No estágio, escolheu a área de agronomia e paisagismo. Na
volta, ao produzir uma mídia condensando a experiência para
sua reflexão, decidiu-se pela arquitetura. “Pelo sim e pelo
não, ele descobriu a sua vocação, assim como os demais jovens.”
TIC na educação
Flavia Rezende afirma que uma das contribuições das tecnologias
da informação e comunicação para a educação é que o computador,
ou qualquer TIC, ajuda a explicitar o processo de aprendizagem.
Isso já foi demonstrado pelas teorias de Ciclo Conceito
de Aprendizagem e Redemoinhos de Aprendizagem, de Valente
e Prado respectivamente. “Ao agregar máquina fotográfica,
gravador e filmadora, as TICs operam de modo que o aluno
organiza o conhecimento sobre a realidade, não apenas constrói
o conhecimento prático e científico. Toma consciência das
operações mentais, de si mesmo e de seu potencial.”
Ao selecionar fotografias e ao montar um filme para construir
a narrativa livre e criativamente, as pessoas notavam o
que era relevante para sua obra. “Nessa medida eu, como
artista pedagógica, devo enxergar a obra desse aluno e significá-la.
Para isso, tenho de mudar o ambiente educativo o tempo todo,
sendo criativa também”, conta a jornalista.
Impacto social
Flavia Rezende relata que o projeto aconteceria em Sud Mennucci,
cidade-paradigma em inclusão digital, na qual todos moradores
podem ter, em casa ou em locais públicos, acesso grátis
e irrestrito à internet banda larga sem fio. Mas decidiu
realizar sua pesquisa em Atibaia. “O problema de inclusão
do jovem no mundo do trabalho estava ao meu lado”, justifica.
“E seus resultados podem ser aplicados em todos os contextos
e em outros países.”
O valor da pesquisa foi mostrar que é possível a formação
integral com as TICs e que elas, aplicadas em ambientes
construcionistas na abordagem estética, mais do que ‘cercear’
o processo educativo, ajudam nessa formação. Socialmente,
são ferramentas potentes para inclusão do jovem, opina a
jornalista.
Segundo ela, a experiência do projeto está aberta às prefeituras
e às ONGs interessadas não só em incluir o jovem no mundo
do trabalho. “Acredito que esta metodologia propicia o empoderamento
do idoso, das mulheres e das pessoas que atuam nas organizações
empresariais e que desejam ser learning organization (organizações
que aprendem).”
A filosofia, recorda, consiste em mudar o paradigma do
fazer e compreender para as aprendizagens do fazer ao ser
e conviver para compreender. Esta metodologia, diz a pesquisadora,
tem impacto em todos os âmbitos da aprendizagem. “Meu desejo
é que haja um telecentro do projeto em cada canto do país,
uma rede.”
Para a formação de novos grupos em Atibaia, a jornalista
aguarda a instalação de um polo, via o Programa Telecentro-BR,
com computadores fornecidos pelo Ministério do Planejamento,
e os participantes atuais serão os agentes digitais.

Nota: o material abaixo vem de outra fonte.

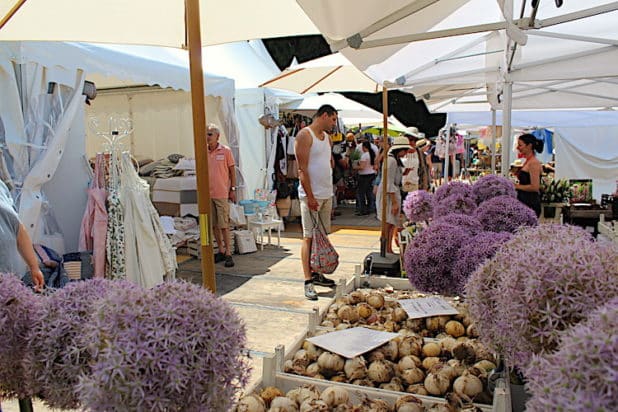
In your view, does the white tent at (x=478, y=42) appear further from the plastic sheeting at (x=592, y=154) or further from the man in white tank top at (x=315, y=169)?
the plastic sheeting at (x=592, y=154)

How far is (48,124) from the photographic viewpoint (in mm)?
4070

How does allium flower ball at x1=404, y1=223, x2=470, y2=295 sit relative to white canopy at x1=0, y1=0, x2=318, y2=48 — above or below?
below

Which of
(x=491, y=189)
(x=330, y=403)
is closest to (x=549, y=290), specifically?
(x=330, y=403)

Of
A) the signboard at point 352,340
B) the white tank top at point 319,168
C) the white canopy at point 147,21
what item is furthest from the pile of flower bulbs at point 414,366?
the white tank top at point 319,168

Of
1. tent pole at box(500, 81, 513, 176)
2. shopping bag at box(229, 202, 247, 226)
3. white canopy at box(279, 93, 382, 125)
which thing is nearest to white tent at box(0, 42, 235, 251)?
shopping bag at box(229, 202, 247, 226)

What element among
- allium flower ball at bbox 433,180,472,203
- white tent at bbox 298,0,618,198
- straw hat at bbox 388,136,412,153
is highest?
white tent at bbox 298,0,618,198

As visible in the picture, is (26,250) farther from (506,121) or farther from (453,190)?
(506,121)

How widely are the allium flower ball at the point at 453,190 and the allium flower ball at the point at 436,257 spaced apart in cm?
69

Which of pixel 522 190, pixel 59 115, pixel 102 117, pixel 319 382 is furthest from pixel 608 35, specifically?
pixel 102 117

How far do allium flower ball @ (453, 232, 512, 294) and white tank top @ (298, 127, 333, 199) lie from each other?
8.89 ft

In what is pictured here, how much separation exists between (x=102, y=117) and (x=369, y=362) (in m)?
7.15

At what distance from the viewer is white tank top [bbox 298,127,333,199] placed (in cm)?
450

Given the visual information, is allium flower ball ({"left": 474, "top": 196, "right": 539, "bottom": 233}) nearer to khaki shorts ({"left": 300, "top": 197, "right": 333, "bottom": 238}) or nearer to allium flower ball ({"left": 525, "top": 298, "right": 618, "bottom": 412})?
allium flower ball ({"left": 525, "top": 298, "right": 618, "bottom": 412})

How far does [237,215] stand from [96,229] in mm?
2753
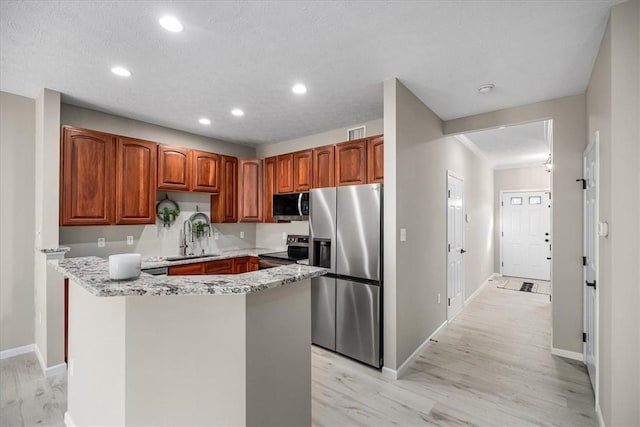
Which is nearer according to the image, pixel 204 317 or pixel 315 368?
pixel 204 317

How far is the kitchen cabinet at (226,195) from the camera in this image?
468 centimetres

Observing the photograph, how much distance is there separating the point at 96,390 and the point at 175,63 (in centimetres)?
236

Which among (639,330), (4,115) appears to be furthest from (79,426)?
(639,330)

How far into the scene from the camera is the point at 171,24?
1.97 meters

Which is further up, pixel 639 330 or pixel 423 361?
pixel 639 330

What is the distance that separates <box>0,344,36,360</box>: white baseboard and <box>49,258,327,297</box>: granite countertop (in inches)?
98.7

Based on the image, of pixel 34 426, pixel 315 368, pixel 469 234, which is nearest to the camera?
pixel 34 426

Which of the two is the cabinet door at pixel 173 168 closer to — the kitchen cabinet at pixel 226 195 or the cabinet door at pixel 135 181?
the cabinet door at pixel 135 181

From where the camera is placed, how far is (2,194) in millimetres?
3055

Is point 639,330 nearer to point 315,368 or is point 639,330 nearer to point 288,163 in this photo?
→ point 315,368

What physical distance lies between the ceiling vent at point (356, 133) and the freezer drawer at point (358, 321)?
6.26ft

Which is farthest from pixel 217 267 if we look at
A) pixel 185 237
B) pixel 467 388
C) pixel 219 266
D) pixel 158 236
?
pixel 467 388

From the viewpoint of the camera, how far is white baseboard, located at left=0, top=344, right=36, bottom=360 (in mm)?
3089

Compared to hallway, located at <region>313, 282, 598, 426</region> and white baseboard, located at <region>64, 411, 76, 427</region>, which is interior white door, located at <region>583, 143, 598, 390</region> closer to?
hallway, located at <region>313, 282, 598, 426</region>
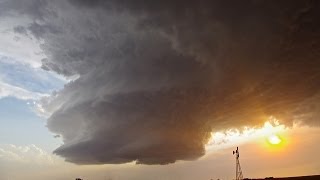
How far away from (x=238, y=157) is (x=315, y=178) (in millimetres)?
81752

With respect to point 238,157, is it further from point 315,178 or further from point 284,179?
point 315,178

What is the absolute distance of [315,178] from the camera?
83188mm

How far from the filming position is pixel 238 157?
539ft

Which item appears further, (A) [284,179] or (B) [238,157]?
(B) [238,157]

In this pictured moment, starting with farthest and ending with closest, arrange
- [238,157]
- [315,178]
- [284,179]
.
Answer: [238,157] → [284,179] → [315,178]

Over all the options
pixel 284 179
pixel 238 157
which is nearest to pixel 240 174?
pixel 238 157

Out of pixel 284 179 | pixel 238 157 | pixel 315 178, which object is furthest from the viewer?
pixel 238 157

A autora da tese crê que, quanto mais próximo o telecentro
estiver da onde vive o aluno, melhor. Embora se considerando
a mãe do Acreditar Jovem, ressalta que “agora esse projeto
é filho de todos, pois os jovens já se apropriaram dele.
Inclusive criaram o Cine na Tenda. Como parte da incubadora
juvenil, ela tinha um prazo de seis meses para ocorrer,
mas ficará para sempre”, comemora.
Indagada por que Acreditar Jovem, a pesquisadora responde:
“por princípio. Se não acredito nas pessoas, como é que
poderei interagir com elas e, pior, ser a sua educadora?”
Flavia Rezende fez Jornalismo Científico no Laboratório
de Estudos Avançados em Jornalismo da Unicamp, tendo mestrado
em Multimeios e doutorado em Artes pelo IA.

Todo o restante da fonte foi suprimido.